Making clam chowder is easier than you might think! Here’s a classic New England Clam Chowder recipe that’s creamy, hearty, and full of flavor.
Ingredients (Serves 4-6)
- 4 slices bacon, chopped
- 2 tbsp butter
- 1 small onion, diced
- 2 cloves garlic, minced
- 2 celery stalks, diced
- 2 medium potatoes, peeled & diced
- 1 cup clam juice (from canned clams or store-bought)
- 1 cup chicken broth
- 1 bay leaf
- 1/2 tsp thyme
- 1/2 tsp black pepper
- 1/2 tsp salt (adjust as needed)
- 1 cup heavy cream (or half-and-half)
- 2 tbsp flour
- 2 cans (6.5 oz each) chopped clams, drained (reserve the juice)
- 2 tbsp fresh parsley, chopped (optional)

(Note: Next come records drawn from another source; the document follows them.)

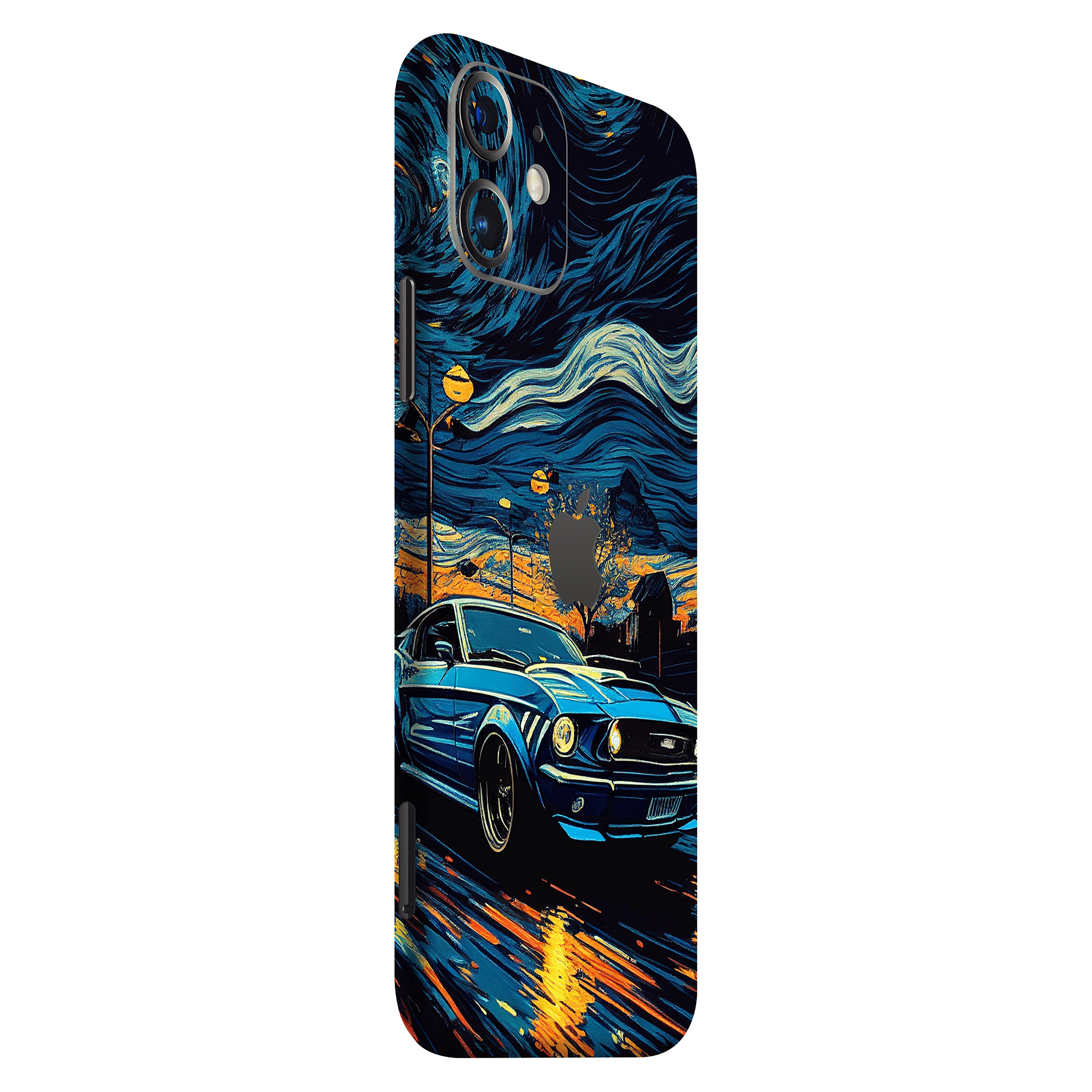 iPhone 11 Kaplama Mustang Tablosu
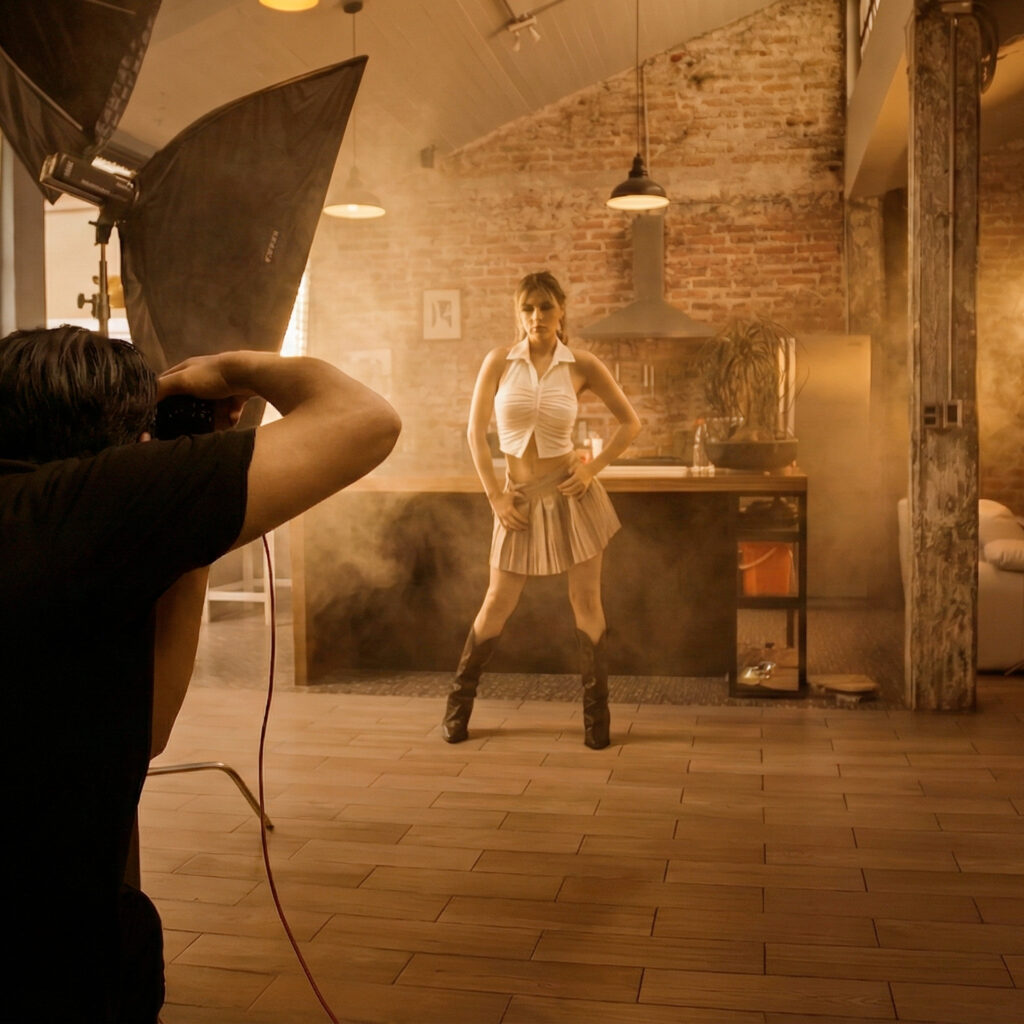 Boudoir moderno con Bruno Martinez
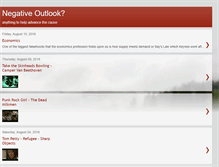 Tablet Screenshot of negativeoutlook.blogspot.com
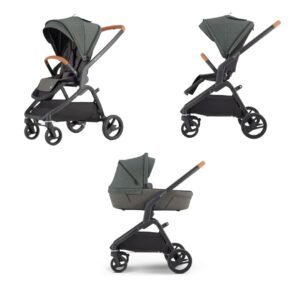 Carucior Flow Urban Green + Landou + Adaptori Scoica, Mutsy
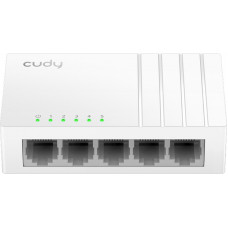 Комутатор Cudy FS105D, 5 портовий 10/100 Mbps Desktop Switch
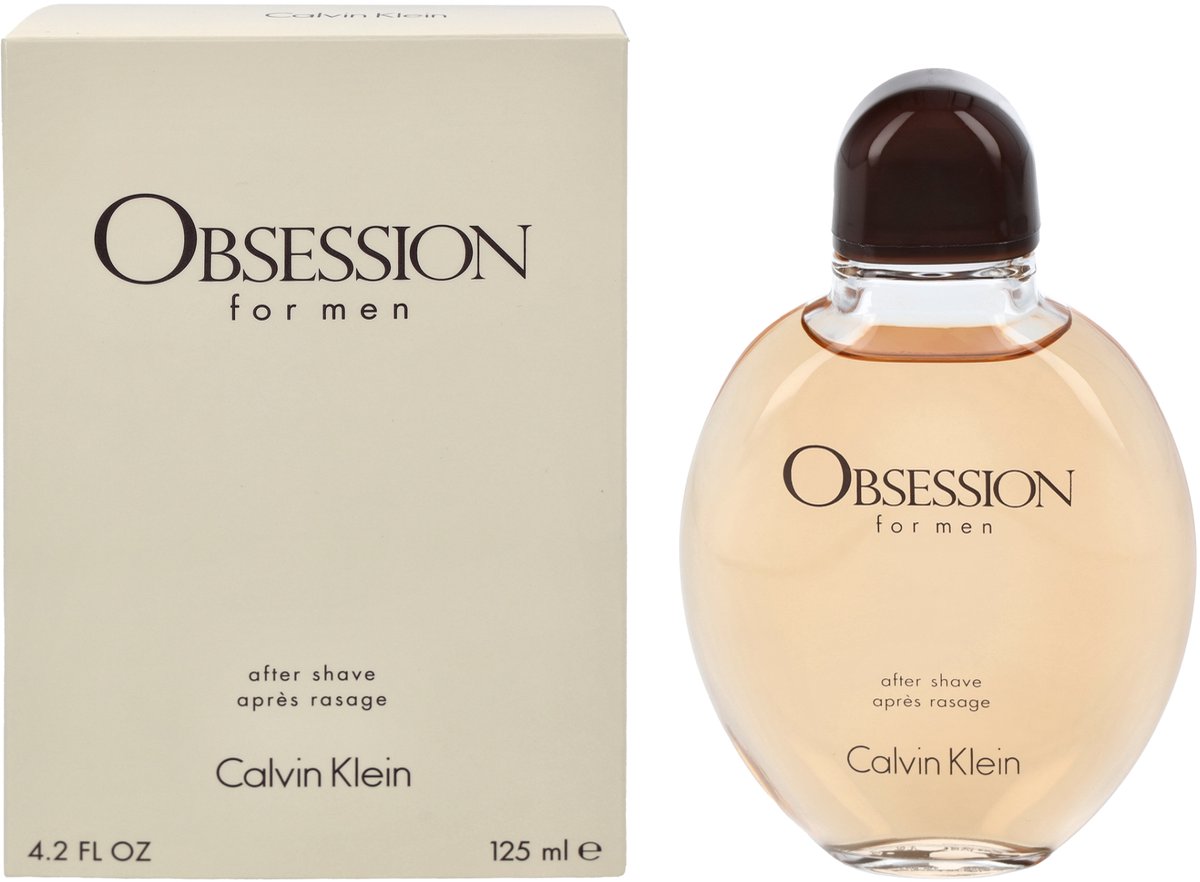 Bol.com Calvin Klein Obsession For Men After Shave Lotion 125ml aanbieding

- Oyster crackers (for serving)
Instructions
- Cook the bacon
- In a large pot or Dutch oven, cook the chopped bacon over medium heat until crispy. Remove and set aside, leaving about 1 tbsp of bacon fat in the pot.
- Sauté the veggies
- Add butter, then sauté onions, garlic, and celery until soft (about 5 minutes).
- Make the base
- Sprinkle flour over the veggies and stir for 1-2 minutes to cook out the raw taste.
- Gradually add the clam juice and chicken broth, stirring constantly.
- Add potatoes, bay leaf, thyme, salt, and pepper. Bring to a boil, then reduce heat and simmer for about 15 minutes until potatoes are tender.
- Add the clams & cream
- Stir in the heavy cream and drained clams. Simmer for another 5 minutes (don’t boil, or the clams will get tough).
- Final touches
- Remove the bay leaf and stir in crispy bacon and parsley.
- Taste and adjust seasoning as needed.
- Serve hot
- Ladle into bowls and serve with oyster crackers or crusty bread.